At Pest Management Canada in March 2017, PMP Brett Johnston talked about proper equipment and product use during his presentation on “The Changing World of Pest Management Applications.”

But the best way to prevent control treatment failures, retreats, unhappy customers and higher treatment costs is to “use your brain,” said the president of Assured Environmental Solutions and past president of the Structural Pest Management Association of B.C.

The best technicians assess each pest problem and their role in it and don’t rely on a “simple cookie-cutter protocol,” he said. Johnston urged technicians to take time to analyze. Here are some tips to help technicans as they go through their day.

The Interview — Sometimes a tenant claims bugs are everywhere when she actually saw six ants near the patio door. Other times bugs are in fact everywhere, from inside light fixtures to picture frames. “You’ve got to pay attention to what the client is telling you and is their information good or bad and is my method of getting that information good or bad,” Johnston said. And because the goal is to build trust and gain insight, consider your audience. How you interview a suit-wearing property manager should differ from how you question tenants, he reminded.

Self Check: Did I talk to the right people? Did I get the information I need? Did I ask them the right questions? How well did I interpret their answers’?

The Inspection — Get on your knees and up on a step ladder to explore hard-to-reach, hard-to-clean places. Use tools to remove motor housings and inspect overlooked back-leg zones (where the back legs of counters and equipment rest and where food, debris and water collect). If you’re having an ongoing pest problem, “you’re not going to solve it until you take that time and get back into those spots that are hard to get to,” said Johnston.
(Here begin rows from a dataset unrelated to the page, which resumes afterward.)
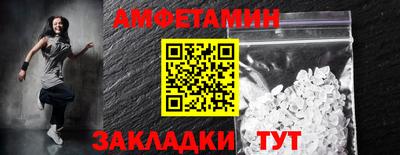 apvp Новозыбков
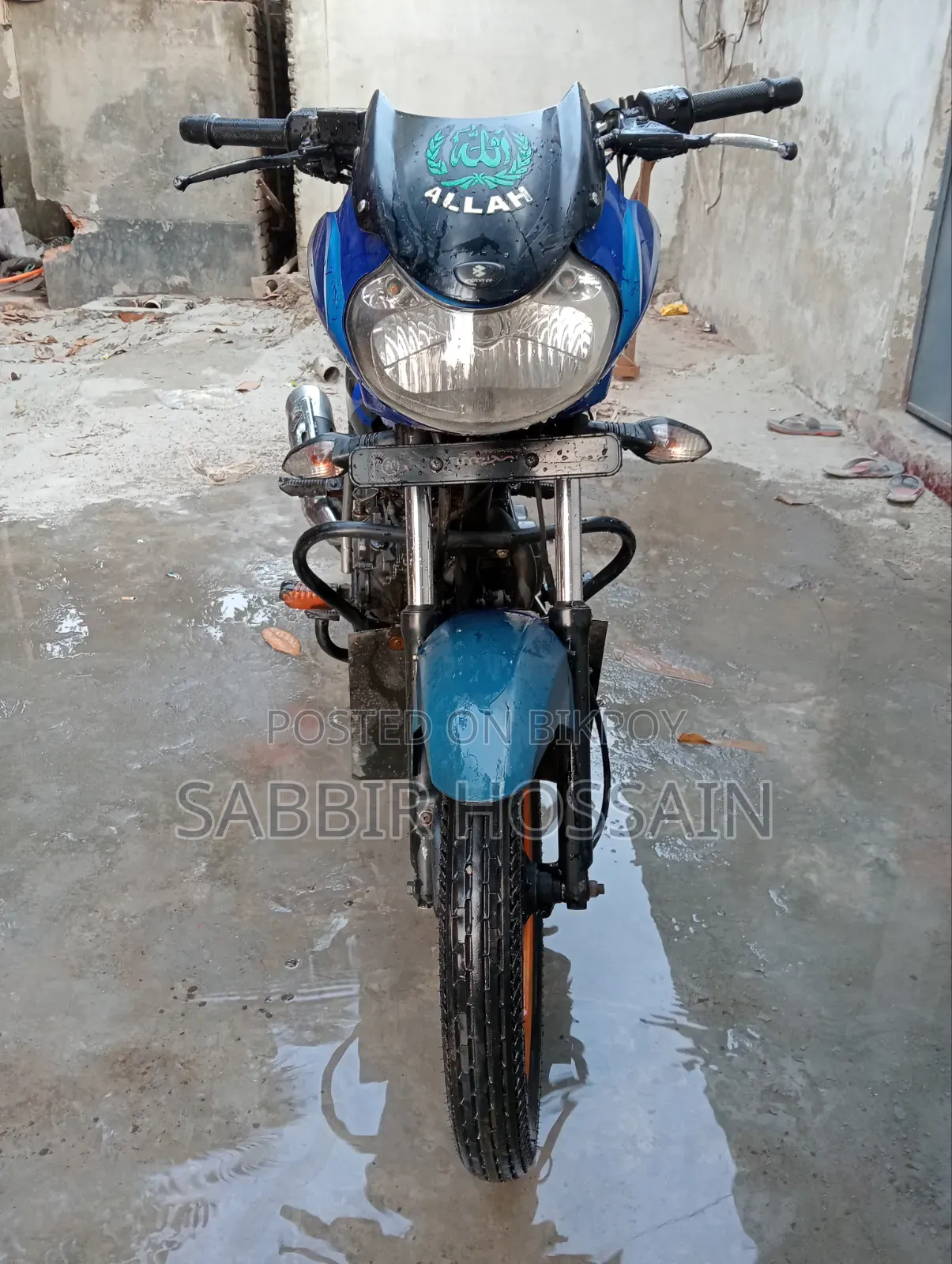 Bajaj Discover 125 2018 Blue
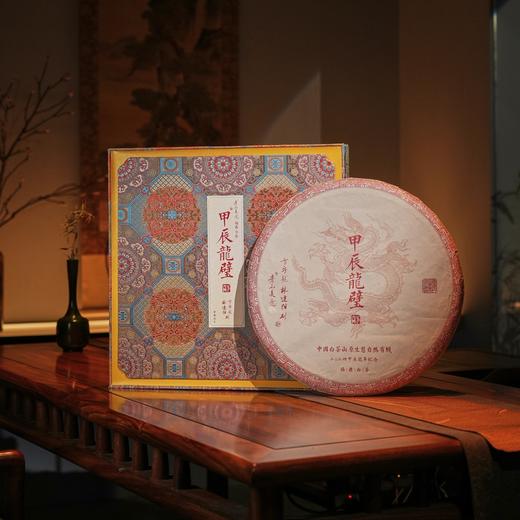 方守龙 2024年甲辰龙璧礼盒装福鼎白茶 [官方旗舰店正品直供] 商品图0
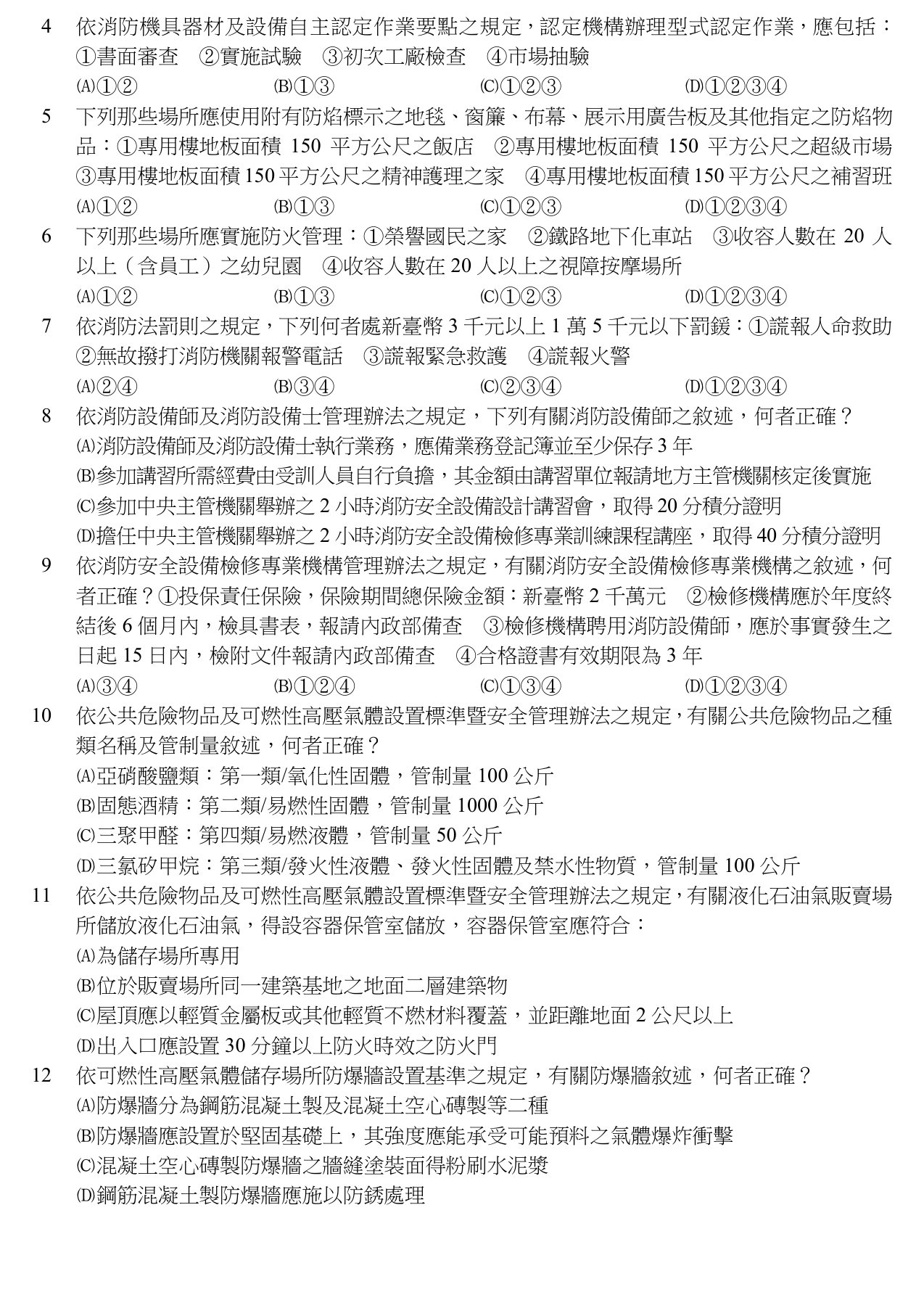 題目附圖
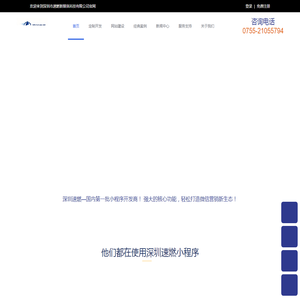 微信小程序开发/小程序制作/小程序开发公司/公众号开发/深圳市速燃新媒体科技有限公司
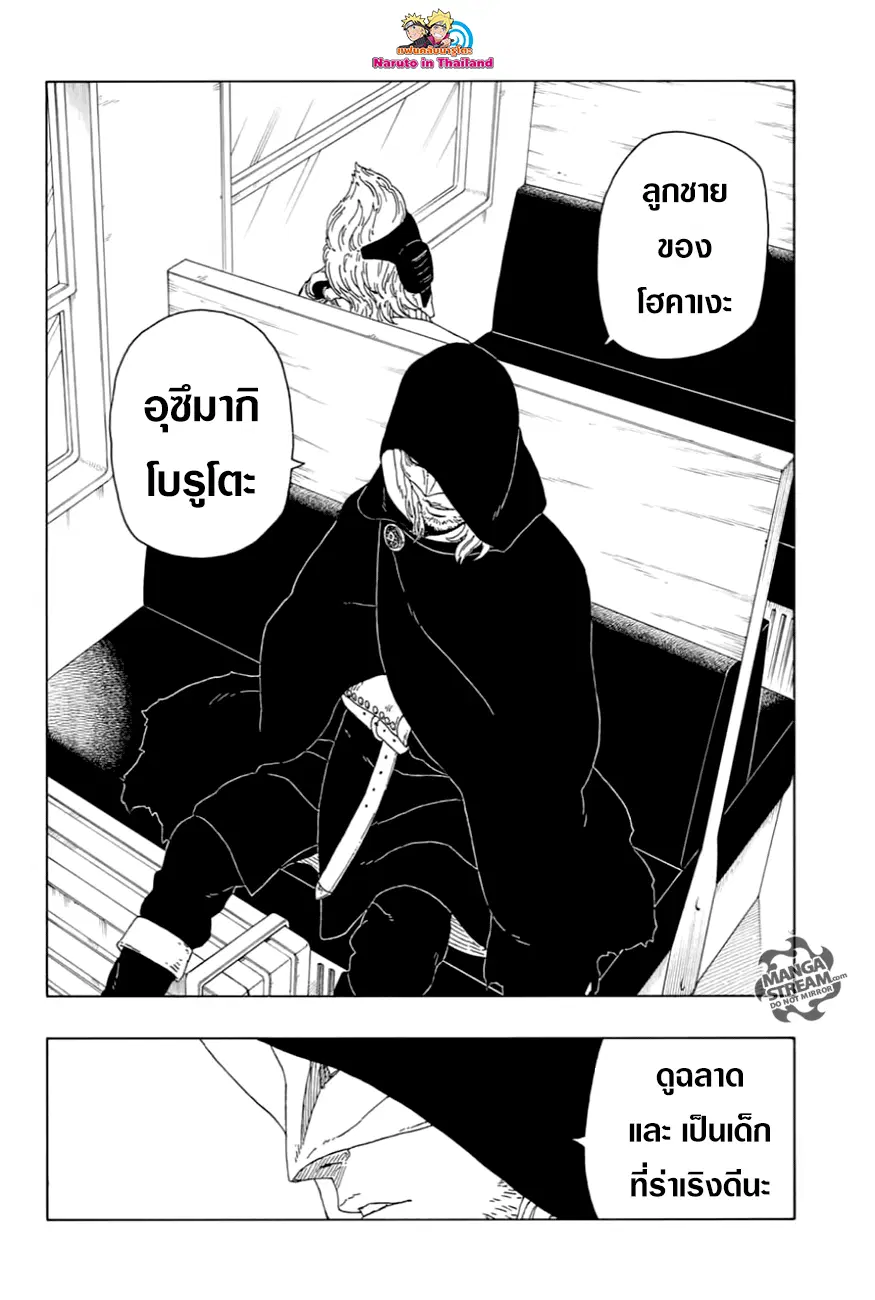 Boruto: Naruto Next Generations – โบรูโตะ: นารูโตะ เน็กซ์ เจนเนเรชั่น ตอนที่ 17 หน้า 38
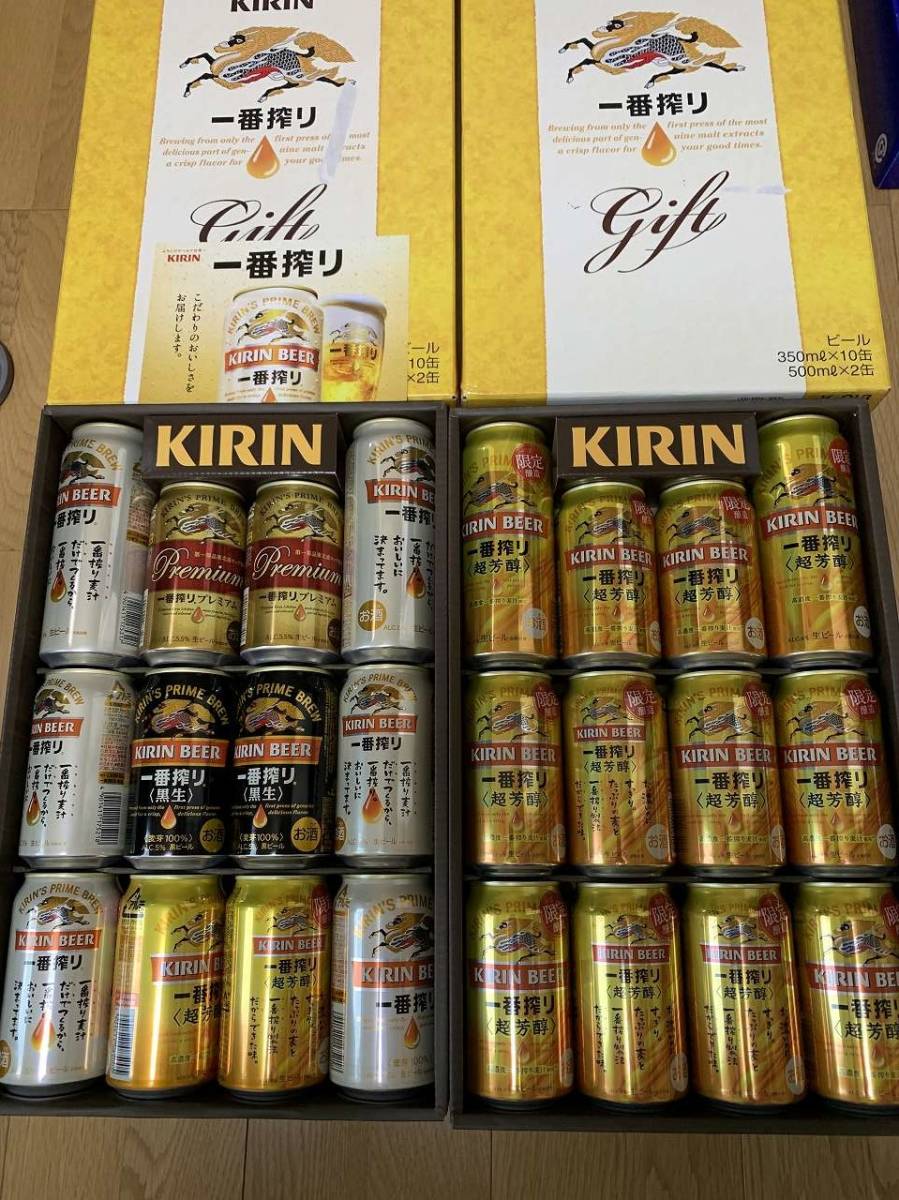キリン一番搾り 超芳醇セット K-CI3 ＆ 一番搾り4種飲みくらべセット K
You’ve got to pay attention to what the client is telling you and is their information good or bad and is my method of getting that information good or bad.”

Then, compare what you found to the interview. The application you’re scheduled to perform may be unnecessary or inadequate. If the latter, take steps to provide immediate relief and schedule a second service visit with the time and equipment needed to resolve the issue. Performing a standard treatment and “hoping it works and hoping (customers) don’t call back” is not the solution, said Johnston.

Self Check: Did I find all the pests? Did I identify them accurately? Did I find all their nests? Their food, water, shelter? Entry points? Travel paths? Signs (droppings, hair, urine and rub, chew, tail drag and claw marks)? Did I identify the conducive conditions? Did I find everything the customer reported? Did I find more, or something different, or in a different area?

The Application — Before you pick up a spray tank or duster or other piece of equipment, think about why you’re taking this control approach and not another. Why are you using a wettable powder instead of an emulsifiable concentrate? Formulations, chemistry and technologies change and different situations require different approaches. “You have to assess why (an application is) working, and why it’s not working and adapt; not just do the same thing” over and over again, Johnston said.

The whole point is to guard against doing what you habitually do; doing just what’s scheduled, he said. “The bugs change, the chemistries change, the regulations certainly change; the bottom line is you’ve got to think about this stuff” to achieve successful control and ensure compliance, said Johnston.

Self Check: What did I apply, where and how much? How well did it work? Did it work in some areas and not others? Why? Did it work fast enough? Was it a safe application? Did I use the best application equipment? How could I make a better, safer, faster, more precise, longer lasting, cost-effective application?

The Recommendations — You need a client’s help to solve and prevent pest issues. But merely telling them what specific structural and sanitation issues to fix isn’t enough; you have to write them down, said Johnston. List too many fixes, however, and clients get overwhelmed. “They don’t know what’s important, they don’t know where to start, they think it’s too much and they just do nothing,” he explained.

Instead, provide a short list of prioritized fixes that have the biggest impact, he said. Ask clients about the change they noticed after addressing items 1 and 2; thank them for their compliance and encourage them to move onto items 3 and 4, which will help prevent infestations going forward. “That’s how you build the relationship with the client,” he added.

Self Check: Is this list of recommendations too long? Is it prioritized? Is it written down?

The Knowledge — The best technicians learn continuously from company experts, peers and industry professionals and they consider how this knowledge applies to different jobs in the field. By doing so “you’re better able to do the work but you’re more engaged as well” in solving people’s problems, said Johnston. “It’s important what we do and the more you realize that the better the job you can do,” he said.

Self Check: Am I asking trainers and coworkers questions? Am I reading trade literature and attending industry educational sessions?